Raw records:
>> start

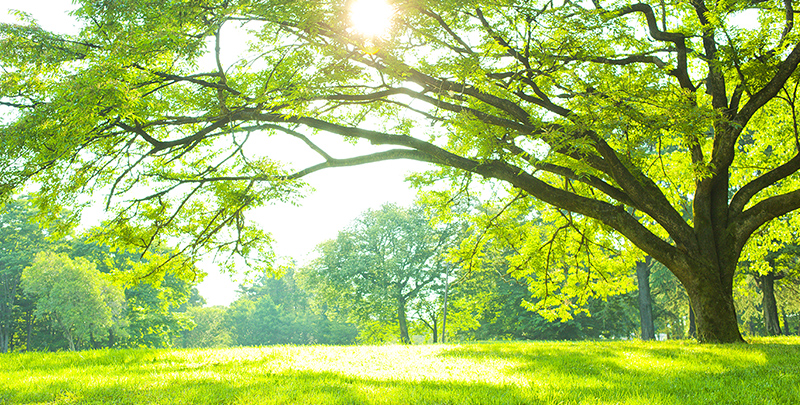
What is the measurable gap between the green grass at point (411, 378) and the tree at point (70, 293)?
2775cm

>> end
>> start

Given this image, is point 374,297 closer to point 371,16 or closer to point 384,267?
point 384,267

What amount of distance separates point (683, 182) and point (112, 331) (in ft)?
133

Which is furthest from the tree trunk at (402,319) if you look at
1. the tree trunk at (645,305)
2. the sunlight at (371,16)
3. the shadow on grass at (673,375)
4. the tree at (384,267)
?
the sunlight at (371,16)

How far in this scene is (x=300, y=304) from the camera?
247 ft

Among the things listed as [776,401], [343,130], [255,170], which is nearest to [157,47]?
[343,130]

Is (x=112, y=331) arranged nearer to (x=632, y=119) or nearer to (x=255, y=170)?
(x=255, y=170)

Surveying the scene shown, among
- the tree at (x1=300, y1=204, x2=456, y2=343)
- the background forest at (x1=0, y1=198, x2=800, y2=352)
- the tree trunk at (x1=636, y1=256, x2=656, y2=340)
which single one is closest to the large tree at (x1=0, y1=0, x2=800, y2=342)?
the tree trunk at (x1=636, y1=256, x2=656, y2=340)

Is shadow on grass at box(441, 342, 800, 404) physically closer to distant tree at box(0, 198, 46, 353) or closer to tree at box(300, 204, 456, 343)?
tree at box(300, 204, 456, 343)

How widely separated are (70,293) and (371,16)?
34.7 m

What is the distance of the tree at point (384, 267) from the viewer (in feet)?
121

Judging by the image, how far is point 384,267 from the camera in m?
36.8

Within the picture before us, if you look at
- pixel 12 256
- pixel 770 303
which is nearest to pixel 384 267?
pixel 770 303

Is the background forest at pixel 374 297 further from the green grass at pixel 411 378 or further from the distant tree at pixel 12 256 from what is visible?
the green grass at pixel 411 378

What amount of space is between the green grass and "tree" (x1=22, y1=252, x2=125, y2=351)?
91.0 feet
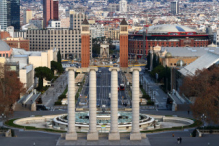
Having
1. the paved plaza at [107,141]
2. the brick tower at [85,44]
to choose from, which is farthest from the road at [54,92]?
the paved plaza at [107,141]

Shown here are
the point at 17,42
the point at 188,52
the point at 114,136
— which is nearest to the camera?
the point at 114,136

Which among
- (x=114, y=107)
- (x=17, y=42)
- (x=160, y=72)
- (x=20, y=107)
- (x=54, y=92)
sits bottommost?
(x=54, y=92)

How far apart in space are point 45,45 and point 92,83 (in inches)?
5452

>> end

Short problem: List every line above that contains the string "camera", copying each in full. Only matches with the same case count.

Written answer:
How far in this scene is (x=300, y=304) from the camera?
Judging by the image, how far is point 384,267 from the camera in m?
— which is nearest to the camera?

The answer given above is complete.